Scatterplot of Super Bowl Scores

Since the winning score is always larger than the losing score, all of the data is closer to the horizontal axis than to the vertical axis. The games where the scores were closest are found roughly equidistant from each axis. We can see that there were a number of close games, but more frequently the scores were not that close.

Good Graphs and Poor Graphs

Since graphs today are almost all made by computer software, we have not discussed the mechanics of putting one together. But if you follow certain principles, your graphs will have a much higher quality.

A graph should be self-contained, telling the entire story without the need for additional information. To achieve this, be sure to include informative titles, axes labels, and other necessary information.
A graph should not distort the data. To achieve this, if the data is numerical, equal-width classes are preferred. Be sure the scales on each axis begin at zero, and proceed in a proportional fashion. (But if the differences in values are more important, beginning at zero may not be the best choice, as in the graph of the Dow Jones Industrial Average.)
A graph should be interesting. Color often helps. Additional information on the graph can also keep the viewer's attention.
A graph should not include superfluous features. If the additional items do not increase the information available, they only clutter the graph and should probably be omitted.

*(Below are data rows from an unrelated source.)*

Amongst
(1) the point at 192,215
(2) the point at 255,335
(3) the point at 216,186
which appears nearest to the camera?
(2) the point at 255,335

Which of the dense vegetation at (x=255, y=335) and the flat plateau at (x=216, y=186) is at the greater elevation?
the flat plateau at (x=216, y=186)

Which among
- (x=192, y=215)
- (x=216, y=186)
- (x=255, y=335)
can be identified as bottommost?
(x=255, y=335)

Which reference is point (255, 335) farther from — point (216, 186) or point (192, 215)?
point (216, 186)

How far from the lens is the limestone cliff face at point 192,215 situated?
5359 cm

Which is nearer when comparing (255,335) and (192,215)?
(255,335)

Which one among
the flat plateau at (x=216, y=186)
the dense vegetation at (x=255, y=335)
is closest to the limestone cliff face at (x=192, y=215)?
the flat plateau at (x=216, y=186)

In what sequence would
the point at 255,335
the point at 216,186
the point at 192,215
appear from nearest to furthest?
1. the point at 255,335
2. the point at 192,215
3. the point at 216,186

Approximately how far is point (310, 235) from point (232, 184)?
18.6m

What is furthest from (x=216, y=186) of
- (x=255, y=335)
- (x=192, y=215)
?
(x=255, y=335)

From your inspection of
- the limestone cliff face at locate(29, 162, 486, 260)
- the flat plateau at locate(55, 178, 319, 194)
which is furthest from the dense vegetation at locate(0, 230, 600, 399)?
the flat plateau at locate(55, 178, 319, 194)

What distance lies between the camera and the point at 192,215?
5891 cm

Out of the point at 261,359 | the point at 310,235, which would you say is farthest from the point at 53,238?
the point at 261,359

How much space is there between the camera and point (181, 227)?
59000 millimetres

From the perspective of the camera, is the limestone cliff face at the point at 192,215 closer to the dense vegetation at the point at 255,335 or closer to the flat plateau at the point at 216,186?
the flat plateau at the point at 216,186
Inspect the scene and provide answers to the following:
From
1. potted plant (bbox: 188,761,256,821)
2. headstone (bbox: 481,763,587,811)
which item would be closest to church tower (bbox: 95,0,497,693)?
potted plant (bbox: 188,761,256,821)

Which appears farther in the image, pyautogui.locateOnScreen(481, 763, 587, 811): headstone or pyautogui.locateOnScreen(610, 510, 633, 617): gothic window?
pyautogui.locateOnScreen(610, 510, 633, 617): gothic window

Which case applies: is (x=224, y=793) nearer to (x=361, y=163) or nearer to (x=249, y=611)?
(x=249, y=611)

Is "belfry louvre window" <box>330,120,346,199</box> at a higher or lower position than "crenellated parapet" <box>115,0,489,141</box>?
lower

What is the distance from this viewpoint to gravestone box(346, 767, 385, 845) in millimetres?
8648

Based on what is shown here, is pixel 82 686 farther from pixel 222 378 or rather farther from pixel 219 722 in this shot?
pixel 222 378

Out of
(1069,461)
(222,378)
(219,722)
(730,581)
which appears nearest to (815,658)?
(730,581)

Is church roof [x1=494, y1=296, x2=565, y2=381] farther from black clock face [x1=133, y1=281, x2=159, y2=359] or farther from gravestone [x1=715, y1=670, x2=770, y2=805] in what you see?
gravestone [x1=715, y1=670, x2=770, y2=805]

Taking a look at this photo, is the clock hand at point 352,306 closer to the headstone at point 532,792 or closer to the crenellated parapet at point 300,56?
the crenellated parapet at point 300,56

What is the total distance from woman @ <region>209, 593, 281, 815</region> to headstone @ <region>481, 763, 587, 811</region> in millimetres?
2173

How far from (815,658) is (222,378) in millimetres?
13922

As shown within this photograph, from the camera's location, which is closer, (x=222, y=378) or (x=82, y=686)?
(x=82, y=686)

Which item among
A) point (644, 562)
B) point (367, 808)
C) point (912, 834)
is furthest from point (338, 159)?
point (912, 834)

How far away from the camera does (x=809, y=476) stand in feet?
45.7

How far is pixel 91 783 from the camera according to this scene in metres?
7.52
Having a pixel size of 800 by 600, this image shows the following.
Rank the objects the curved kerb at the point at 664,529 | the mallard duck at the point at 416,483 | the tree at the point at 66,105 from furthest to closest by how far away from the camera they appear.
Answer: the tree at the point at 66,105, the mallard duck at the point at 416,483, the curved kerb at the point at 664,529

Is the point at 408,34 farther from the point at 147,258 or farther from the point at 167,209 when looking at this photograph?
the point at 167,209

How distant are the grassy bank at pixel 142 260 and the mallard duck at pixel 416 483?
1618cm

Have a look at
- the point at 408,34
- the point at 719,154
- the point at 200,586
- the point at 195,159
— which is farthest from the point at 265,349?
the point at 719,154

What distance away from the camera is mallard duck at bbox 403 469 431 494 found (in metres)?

We make no claim that the graphs on this page meet all of these criteria. You should take the time to consider what improvements might be made to enhance each of these graphs.

We close with one last example, which must be viewed to be appreciated: Hans Rosling's 200 Countries, 200 Years, 4 Minutes, produced by the British Broadcasting Corporation for their program The Joy of Stats. Rosling's multivariate data effectively tells the story of the progress of global health in the last two hundred years.